● **Task requirements**
Reproduce the part of the post on character dynamics starting at "Lovely_they" and ending at "comic book geek.", word for word.

● **Supplied passage**
■ ■ ■ ■ ■
Advice/Help Character dynamic/ fleshing out

Lovely_they

Beep boop
This is a character showcase/ help. Keep in mind, these are only prototypes for my ocs that I plan to build apon later.

While I want to create this big world for someone to roleplay with and maybe even write for myself, I need good character dynamics.
I have two characters, a teenage boy from the 1950s and a young veteran that looked like he stayed forever in the 1940s.

The teen boy ran away after having a horrible day at school and ran so far from home that he doesn't know where is. He's meant to be a character that's like any other kid, he wants to be popular but he doesn't have the charismia for it, but tries really hard. Also comic book geek.

The veteran has a much bigger backstory with love, loss, freedom, and regret to his life. He appears surprisingly young (I know this is cliche, but his appearance would look similar to Chris Hemsworth. I know this might date me horribly and he might age horribly, but as of 2021, He looks like him) He's cold, but also kind and much more charismatic than the teen boy, acting as a father figure he wants to be.

I just need a little more help fleshing them out. My mind goes blank at times, is this writer's block? Here's everything I have to write about them.

Trouble always seems to follow me wherever I go. Life's regularly given me a ''kick me sign'' behind my back every corner I turn. I ran late for school, got rejected by the prettiest cheerleader, and now I have no idea where I am.

After wanderin' all by my lonesome, my stomach rumbled and I had some lunch money so I dropped by the street vendor for a hot dog and small drink and that's when I saw him across the street. He looked like he'd belong to the 1940s with his slick, bleached, Hollywood haircut and olive green bomber, but despite that looked no older than his mid-thirties. He had no obvious military apparel, but every once of me told me was in it, for sure. Every so often I would glance at him while taking a sip of cola. He had these cold, yet kind eyes that somehow got to look back at me with this almost sly smile on his face. I finally waved at him and to my surprise, waved back at me. After a few more gulps of cola, the man walked off the bench and a small trinket glimmered as it fell out of his pocket...
 
I love these characters, but sometimes I worry about ''Show, don't tell.'' How can I show? Am I show too much? Am I spelling everything out to my audience? I just need a writer's or roleplayer's thoughts on the table. Are these even characters or just archetypes? I'm willing to take any criticism.
 
Hoyo!

"Show, Don't Tell" is an axiom of story telling that simply warns you not to substitute passive explanations for dynamic dramatizations.

For example: If a woman is walking down the street and she sees a man walking towards her from the opposite end, and she's scared of what might happen, use her body language, inner dialogue, and her actions to show us that she's afraid of this mysterious man and what he might do if she continues walking straight past him. Nowhere in your narrative text should you ever once tell us what she's feeling directly using words like "scared," "frightened," "nervous," etc. Let her actions do the talking.
■ ■ ■ ■ ■
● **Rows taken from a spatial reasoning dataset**
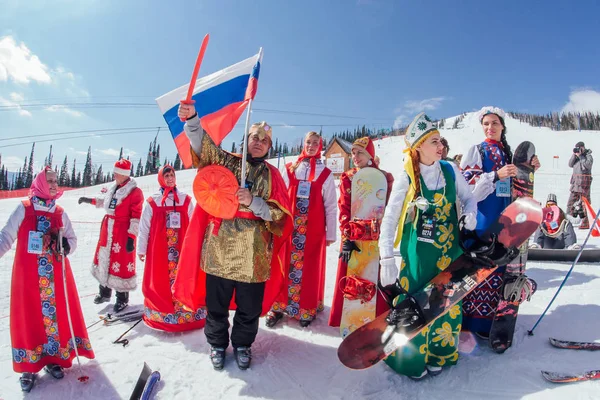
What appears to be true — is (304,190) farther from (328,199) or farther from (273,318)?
(273,318)

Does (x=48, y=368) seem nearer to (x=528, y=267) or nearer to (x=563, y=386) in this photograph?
(x=563, y=386)

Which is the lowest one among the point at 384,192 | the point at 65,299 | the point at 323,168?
the point at 65,299

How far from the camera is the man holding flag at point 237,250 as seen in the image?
110 inches

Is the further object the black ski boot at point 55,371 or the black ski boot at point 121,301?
the black ski boot at point 121,301

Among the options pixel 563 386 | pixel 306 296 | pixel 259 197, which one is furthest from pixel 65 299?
pixel 563 386

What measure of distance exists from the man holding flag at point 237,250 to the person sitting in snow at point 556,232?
6.04 metres

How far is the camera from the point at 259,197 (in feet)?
9.15

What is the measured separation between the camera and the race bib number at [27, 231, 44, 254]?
276cm

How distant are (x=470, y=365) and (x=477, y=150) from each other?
1953 millimetres

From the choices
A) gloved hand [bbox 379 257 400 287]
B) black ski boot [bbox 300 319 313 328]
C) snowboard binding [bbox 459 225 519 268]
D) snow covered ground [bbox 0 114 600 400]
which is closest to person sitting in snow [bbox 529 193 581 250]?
snow covered ground [bbox 0 114 600 400]

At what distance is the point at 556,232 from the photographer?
6582 mm

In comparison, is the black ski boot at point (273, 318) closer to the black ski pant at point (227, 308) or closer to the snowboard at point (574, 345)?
the black ski pant at point (227, 308)

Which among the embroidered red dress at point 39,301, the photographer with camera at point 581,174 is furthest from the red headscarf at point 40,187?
the photographer with camera at point 581,174

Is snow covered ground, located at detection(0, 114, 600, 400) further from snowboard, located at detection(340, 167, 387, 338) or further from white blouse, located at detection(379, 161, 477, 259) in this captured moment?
white blouse, located at detection(379, 161, 477, 259)
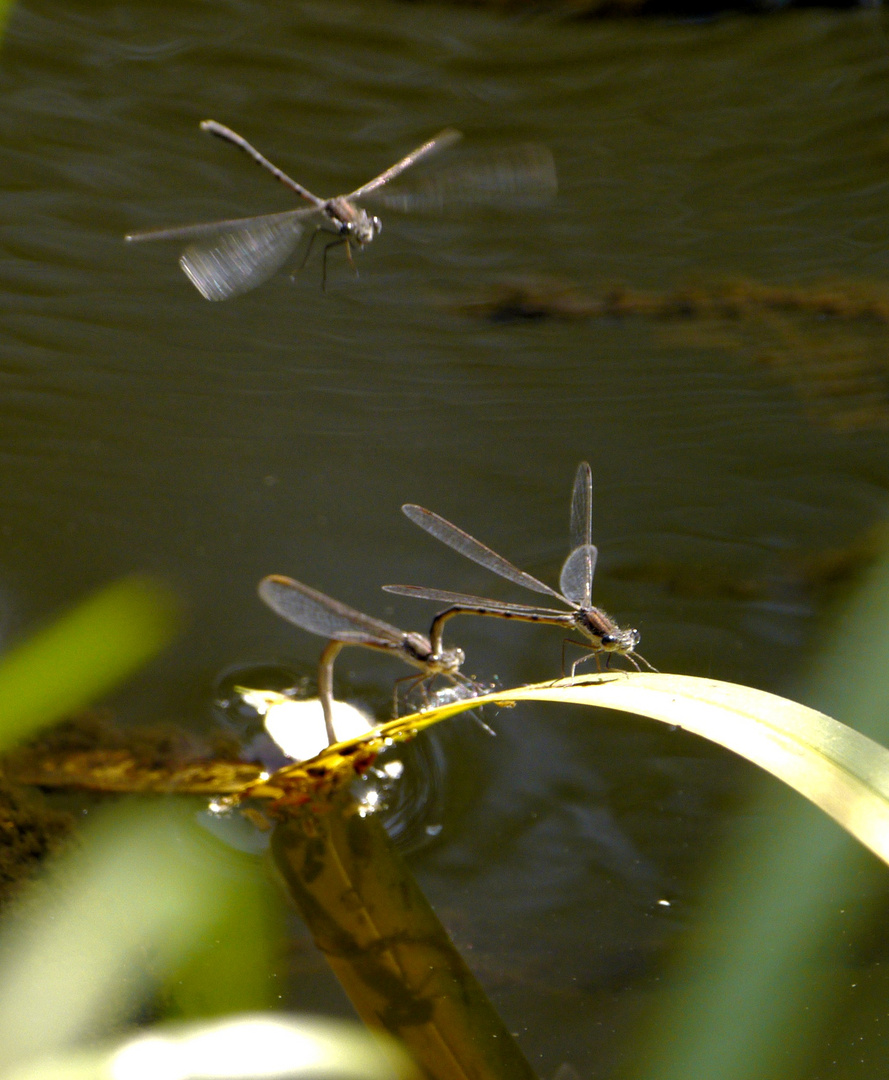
■ ■ ■ ■ ■
● **Finished task**
Lovely_they

Beep boop
This is a character showcase/ help. Keep in mind, these are only prototypes for my ocs that I plan to build apon later.

While I want to create this big world for someone to roleplay with and maybe even write for myself, I need good character dynamics.
I have two characters, a teenage boy from the 1950s and a young veteran that looked like he stayed forever in the 1940s.

The teen boy ran away after having a horrible day at school and ran so far from home that he doesn't know where is. He's meant to be a character that's like any other kid, he wants to be popular but he doesn't have the charismia for it, but tries really hard. Also comic book geek.